Trendyol TFF 3. Lig'de bir sezon daha geride kaldı. Polatlımızın temsilcisi Polatlı 1926 SK, Başkan Zinar Ertoğrul ve yönetiminin kısıtlı imkanlarla verdiği mücadele sonucunda ligde kalmayı başardı. Bu, şehrimiz adına küçük ama değerli bir başarıdır.

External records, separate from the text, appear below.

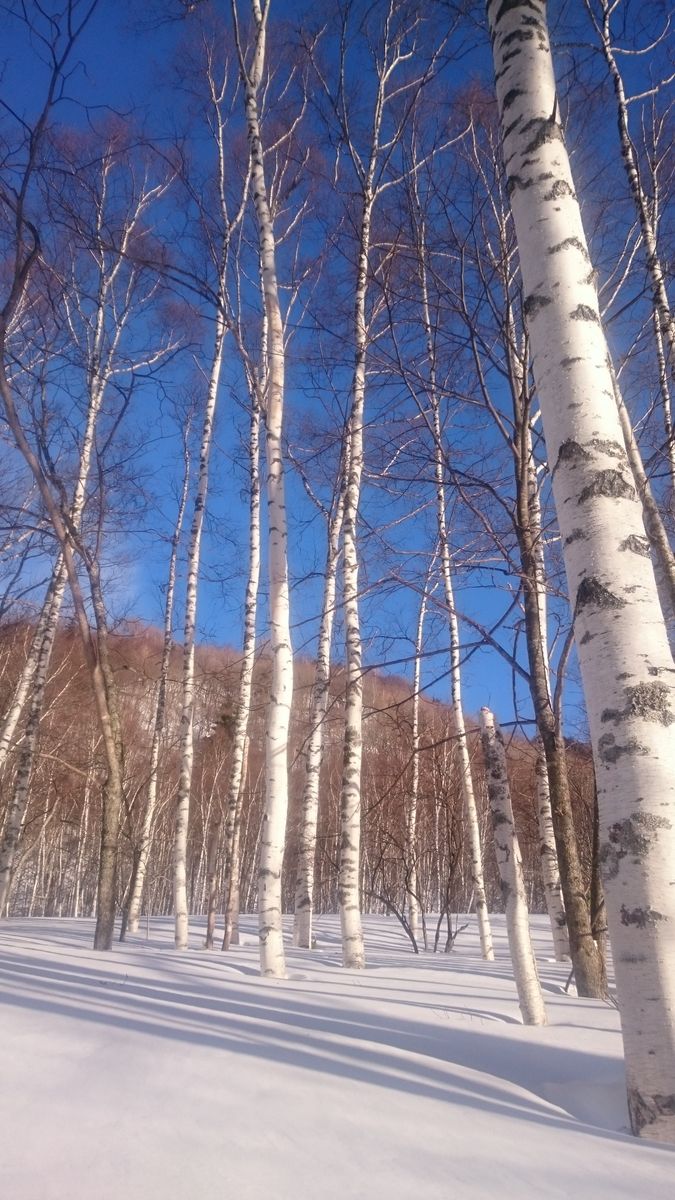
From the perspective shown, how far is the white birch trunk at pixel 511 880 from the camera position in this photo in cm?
385

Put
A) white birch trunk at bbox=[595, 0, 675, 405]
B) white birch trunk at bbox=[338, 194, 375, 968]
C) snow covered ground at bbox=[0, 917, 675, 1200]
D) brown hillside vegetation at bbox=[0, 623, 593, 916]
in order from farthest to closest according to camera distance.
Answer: brown hillside vegetation at bbox=[0, 623, 593, 916] < white birch trunk at bbox=[338, 194, 375, 968] < white birch trunk at bbox=[595, 0, 675, 405] < snow covered ground at bbox=[0, 917, 675, 1200]

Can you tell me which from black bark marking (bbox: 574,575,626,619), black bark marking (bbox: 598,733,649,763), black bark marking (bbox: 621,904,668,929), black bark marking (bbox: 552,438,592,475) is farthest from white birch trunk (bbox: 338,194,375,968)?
black bark marking (bbox: 621,904,668,929)

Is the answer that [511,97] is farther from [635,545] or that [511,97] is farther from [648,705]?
[648,705]

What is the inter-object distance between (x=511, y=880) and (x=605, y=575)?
259cm

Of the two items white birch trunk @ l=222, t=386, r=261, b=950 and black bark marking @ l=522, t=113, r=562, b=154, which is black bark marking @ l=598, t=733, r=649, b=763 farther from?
white birch trunk @ l=222, t=386, r=261, b=950

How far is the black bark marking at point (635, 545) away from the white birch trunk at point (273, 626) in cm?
350

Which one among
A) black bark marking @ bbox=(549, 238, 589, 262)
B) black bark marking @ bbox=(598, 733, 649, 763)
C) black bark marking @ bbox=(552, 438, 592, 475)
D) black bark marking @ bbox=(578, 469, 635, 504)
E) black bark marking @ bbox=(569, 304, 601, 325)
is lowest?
black bark marking @ bbox=(598, 733, 649, 763)

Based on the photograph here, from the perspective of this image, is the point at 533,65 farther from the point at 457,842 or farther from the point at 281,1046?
the point at 457,842

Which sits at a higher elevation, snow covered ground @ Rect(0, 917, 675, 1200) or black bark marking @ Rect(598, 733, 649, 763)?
black bark marking @ Rect(598, 733, 649, 763)

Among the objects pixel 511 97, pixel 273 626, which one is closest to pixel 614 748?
pixel 511 97

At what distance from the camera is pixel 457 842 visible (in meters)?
13.1

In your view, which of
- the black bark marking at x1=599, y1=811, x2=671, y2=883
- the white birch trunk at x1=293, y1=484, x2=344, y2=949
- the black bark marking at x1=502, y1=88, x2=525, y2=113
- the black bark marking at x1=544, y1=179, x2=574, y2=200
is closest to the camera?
the black bark marking at x1=599, y1=811, x2=671, y2=883

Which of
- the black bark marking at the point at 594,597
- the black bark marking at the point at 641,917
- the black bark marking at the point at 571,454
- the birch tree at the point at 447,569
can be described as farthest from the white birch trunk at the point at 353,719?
the black bark marking at the point at 641,917

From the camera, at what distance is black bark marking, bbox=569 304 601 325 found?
2480 mm
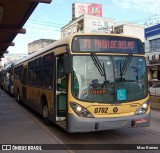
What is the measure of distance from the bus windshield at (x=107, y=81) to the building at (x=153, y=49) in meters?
39.9

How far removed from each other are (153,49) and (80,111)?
44127mm

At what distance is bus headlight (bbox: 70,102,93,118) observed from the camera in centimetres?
797

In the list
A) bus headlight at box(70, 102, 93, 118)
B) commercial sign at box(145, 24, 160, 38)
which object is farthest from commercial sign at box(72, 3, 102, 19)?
bus headlight at box(70, 102, 93, 118)

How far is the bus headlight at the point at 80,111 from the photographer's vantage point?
7.97 metres

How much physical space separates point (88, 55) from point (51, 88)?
2.12 metres

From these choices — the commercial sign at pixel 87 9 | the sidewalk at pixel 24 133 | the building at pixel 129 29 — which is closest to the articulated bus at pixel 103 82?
the sidewalk at pixel 24 133

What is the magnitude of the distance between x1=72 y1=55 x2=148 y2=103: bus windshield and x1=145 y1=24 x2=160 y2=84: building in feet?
131

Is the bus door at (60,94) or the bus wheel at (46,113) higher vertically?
the bus door at (60,94)

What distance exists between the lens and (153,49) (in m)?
50.2

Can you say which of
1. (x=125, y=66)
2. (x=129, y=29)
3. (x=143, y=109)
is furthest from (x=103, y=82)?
(x=129, y=29)

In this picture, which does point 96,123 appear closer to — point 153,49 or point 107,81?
point 107,81

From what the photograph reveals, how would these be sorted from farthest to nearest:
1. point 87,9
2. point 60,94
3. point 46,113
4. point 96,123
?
point 87,9 → point 46,113 → point 60,94 → point 96,123

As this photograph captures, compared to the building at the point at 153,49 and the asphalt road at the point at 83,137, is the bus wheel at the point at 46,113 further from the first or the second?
the building at the point at 153,49

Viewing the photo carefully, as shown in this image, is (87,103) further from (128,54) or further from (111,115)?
(128,54)
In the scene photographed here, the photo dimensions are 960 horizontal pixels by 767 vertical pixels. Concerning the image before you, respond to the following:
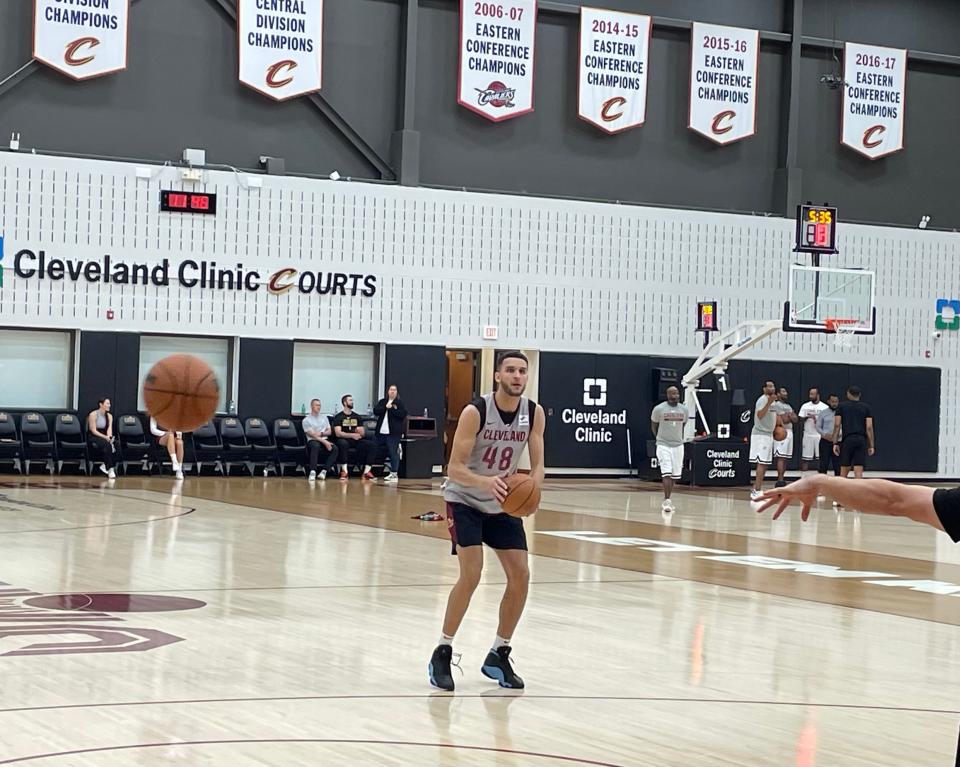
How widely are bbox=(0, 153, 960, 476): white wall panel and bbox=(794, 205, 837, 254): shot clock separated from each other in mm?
4299

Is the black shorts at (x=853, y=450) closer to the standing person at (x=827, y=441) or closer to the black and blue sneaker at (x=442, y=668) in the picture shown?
the standing person at (x=827, y=441)

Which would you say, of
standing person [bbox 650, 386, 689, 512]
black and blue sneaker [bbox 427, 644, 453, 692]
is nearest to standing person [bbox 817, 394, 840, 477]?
standing person [bbox 650, 386, 689, 512]

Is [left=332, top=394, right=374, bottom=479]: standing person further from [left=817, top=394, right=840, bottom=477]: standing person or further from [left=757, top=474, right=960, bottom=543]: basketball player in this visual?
[left=757, top=474, right=960, bottom=543]: basketball player

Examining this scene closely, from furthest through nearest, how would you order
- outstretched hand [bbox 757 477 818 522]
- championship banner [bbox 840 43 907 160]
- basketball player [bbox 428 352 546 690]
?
championship banner [bbox 840 43 907 160]
basketball player [bbox 428 352 546 690]
outstretched hand [bbox 757 477 818 522]

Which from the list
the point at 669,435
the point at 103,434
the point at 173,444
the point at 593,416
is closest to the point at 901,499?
the point at 669,435

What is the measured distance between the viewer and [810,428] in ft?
99.0

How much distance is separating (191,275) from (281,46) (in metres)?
4.70

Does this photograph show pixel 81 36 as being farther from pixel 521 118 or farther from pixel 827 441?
pixel 827 441

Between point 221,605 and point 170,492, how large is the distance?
37.5 ft

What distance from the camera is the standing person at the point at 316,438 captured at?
25.9 metres

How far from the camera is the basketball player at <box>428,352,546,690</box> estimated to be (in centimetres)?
802

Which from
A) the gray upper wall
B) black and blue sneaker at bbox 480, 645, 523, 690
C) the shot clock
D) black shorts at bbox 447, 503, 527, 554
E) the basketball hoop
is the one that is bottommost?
black and blue sneaker at bbox 480, 645, 523, 690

Ancak bu başarının ardındaki yalnızlık, insanın içini burkuyor ve akıllara büyük bir soru işaretini getiriyor: Polatlı'nın o önde gelen işadamları, varlıklı aileleri, "vs vs" diye geçiştirilen ama şehrin ekonomik gücünü temsil edenler, bu takımın yanında neden olmuyor?
Duyuyoruz ki, Zinar Ertoğrul ve yönetim ekibi, bu zorlu süreçte adeta tek başlarına omuzlamışlar yükü. Kendi kısıtlı şartlarında çabalamışlar, takımı ayakta tutmak için mücadele etmişler. TFF 3. Lig gibi, profesyonel liglerde yer almanın Polatlı'nın tanıtımı, gençlerinin sporla buluşması ve şehirde birleştirici bir unsur olması açısından ne kadar önemli olduğunu bilmeyenimiz yoktur. Peki bu öneme rağmen, şehrin "kaymağını" yiyenler, daha iyi şartlarda yaşam sürenler, bu takıma neden sırtını dönüyor? Neden bu yönetimin, bu takımın elinden tutulmuyor?
Başkan Zinar Ertoğrul ve yönetiminin istifa kararı alması, bu yalnızlığın ve desteksizliğin acı bir yansımasıdır. Onların yerinde kim olsa, belki de aynı kararı alır, hatta daha önce alırdı. Şehrin önde gelenleri, gücü olanları bu takıma sahip çıkmıyorsa, kısıtlı imkanlara sahip bir yönetimden tek başına savaşmasını beklemek haksızlıktır. Bu istifa kararı, bir sonuçtur; desteksizliğin, ilgisizliğin acı bir sonucu.
Şimdi akıllardaki en büyük endişe, gelecek sezon ne olacağı... Diğer takımlar şimdiden kadrolarını oluşturmaya başlamış, transfer haberleri gelmeye başlamışken, Polatlı 1926 SK yine belirsizliğe mi sürüklenecek? Yine son günlere sıkıştırılmış, yetersiz bir kadroyla mı başlayacak sezona? Yoksa şehrin dinamikleri, bu acı tablodan bir ders çıkaracak ve bu takıma hak ettiği değeri verecek mi?
Polatlı 1926 SK, sadece bir futbol takımı değildir. O, bu şehrin adını profesyonel liglerde duyuran, gençlerine umut veren, aidiyet duygusunu pekiştiren bir değerdir. Bu değere sahip çıkmak, sadece yönetimin değil, tüm Polatlı'nın, özellikle de gücü ve imkanı olanların sorumluluğudur.